C'en est fini de la directive 2001/18 qui présidait depuis quatorze ans à l'autorisation de tout nouvel organisme génétiquement modifié (OGM) et dont les difficultés d'application bloquaient de facto les cultures transgéniques en Europe - le seul OGM cultivé dans l'Union est le maïs MON 810, autorisé en 1998 dans le cadre d'un précédent texte européen. Les députés européens ont en effet voté mercredi 13 janvier à Strasbourg à une très large majorité (480 voix contre 159) une nouvelle directive dont on peut craindre qu'elle soit beaucoup plus favorable aux OGMs.

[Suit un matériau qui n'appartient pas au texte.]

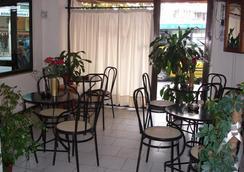 엘리트 호텔 - 아테네 - 레스토랑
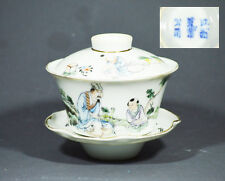 ANTIQUE CHINESE FAMILLE ROSE PORCELAIN TEA CUP POT QING DYNASTY CALLIGRAPHY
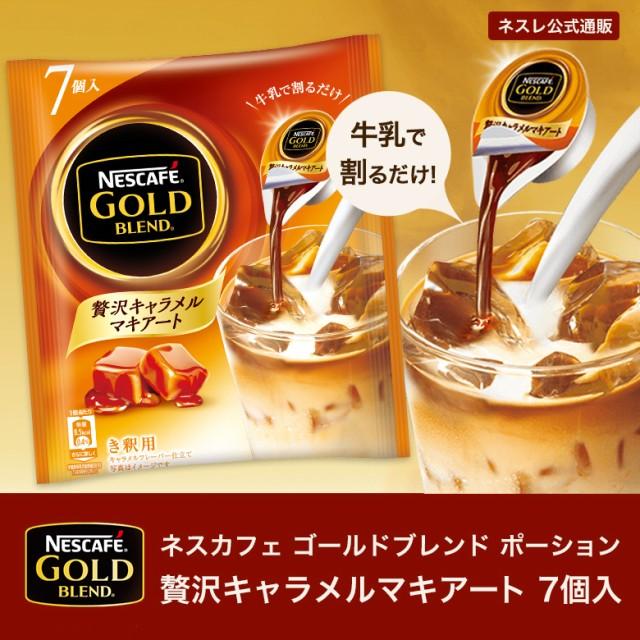 【ネスレ公式通販】ネスカフェ ゴールドブレンド ...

Dite « de renationalisation des procédures d'autorisation des OGMs », la nouvelle directive est pourtant en apparence plus sévère que sa devancière car elle prétend « faciliter » les interdictions nationales. Auparavant en effet, pour interdire la culture d'une variété transgénique autorisée en Europe, un pays devait démontrer au moyen « de nouvelles preuves scientifiques » que ces plantes présentaient un risque pour la santé humaine ou animale et décréter un moratoire. En France, les moratoires étaient régulièrement déboutés par le Conseil d'État. Désormais, d'autres raisons pourront être invoquées, comme « des objectifs de politiques agricoles, environnementales, publiques » ou simplement « des impacts socio-économiques ».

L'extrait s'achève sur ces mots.